Azura: Machane Yehuda's Copper Pots Find Their Tel Aviv Address
The sofrito arrives in a bowl that looks heavier than it is, the broth still trembling from the spoon, beef pulling apart at the slightest pressure, potatoes the color of saffron from hours in turmeric and onion. Around the room, lunch is in full swing: a man in a hi-vis vest nurses a coffee at the counter, two women in business suits dissect a plate of stuffed eggplant, a couple at the next table debate whether the beet kubeh is better than the hamusta. Somewhere behind the open kitchen, a copper pot the size of a snare drum is being lifted off a low flame. This is Azura, lunchtime, on a Tuesday in central Tel Aviv. The Shrefler family kitchen has been doing exactly this since the early 1950s in Jerusalem. The Tel Aviv address is younger, but the ritual is identical.

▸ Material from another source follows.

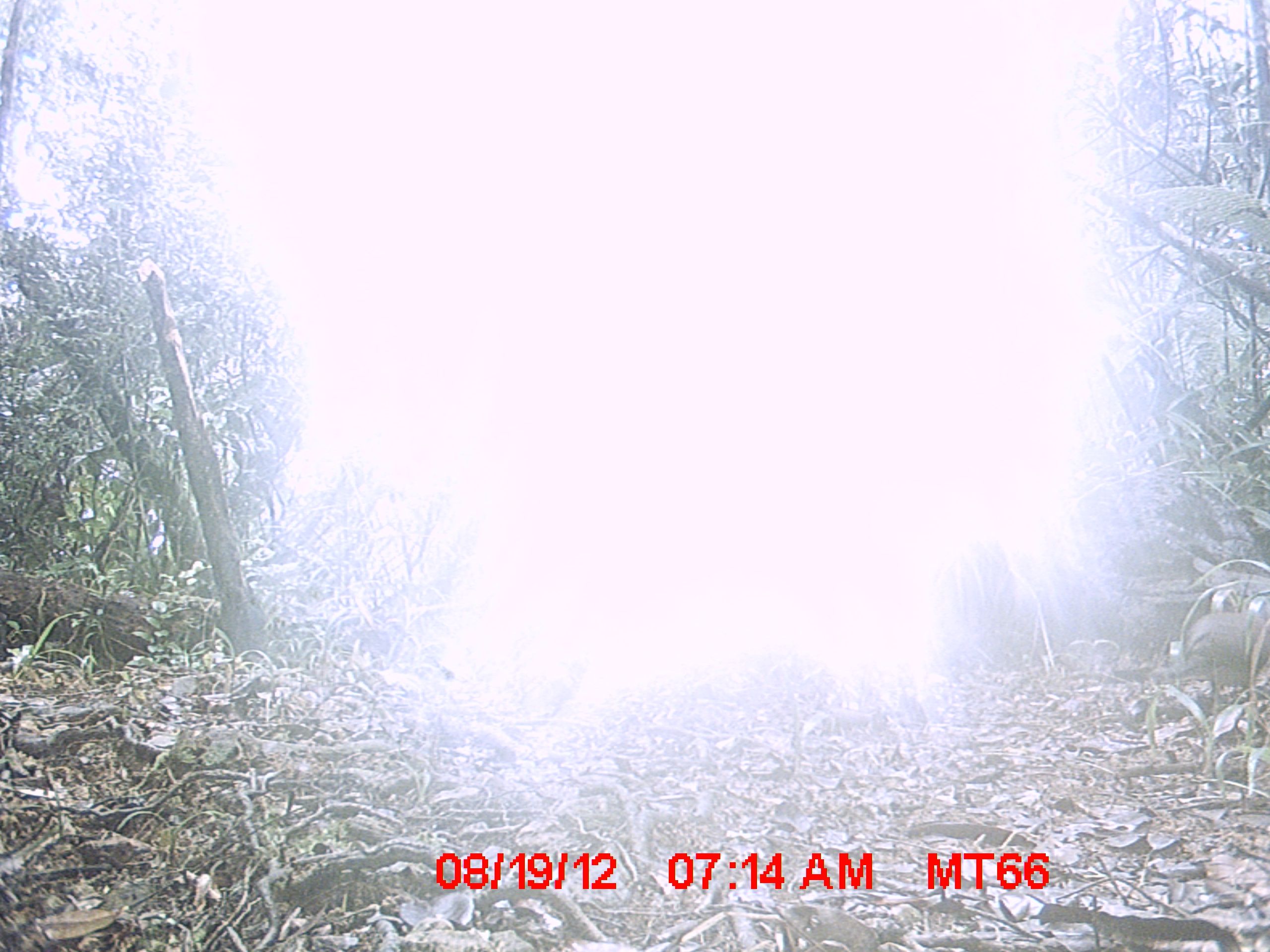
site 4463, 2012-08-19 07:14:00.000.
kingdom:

The Tel Aviv branch is run by Elran Shrefler, the youngest of the nine children of Ezra Shrefler, who founded the original Azura inside the Iraqi quarter of Machane Yehuda market. Ezra immigrated from Diarbekir in 1949 at sixteen, started as a dishwasher, and by the early 1950s was cooking Kurdish, Turkish, and Iraqi food for market porters. He died in December 2022, but the family kept the pots on the heat. When Elran opened the Tel Aviv outpost in 2015, the brief was simple: replicate Jerusalem, do not reinvent it.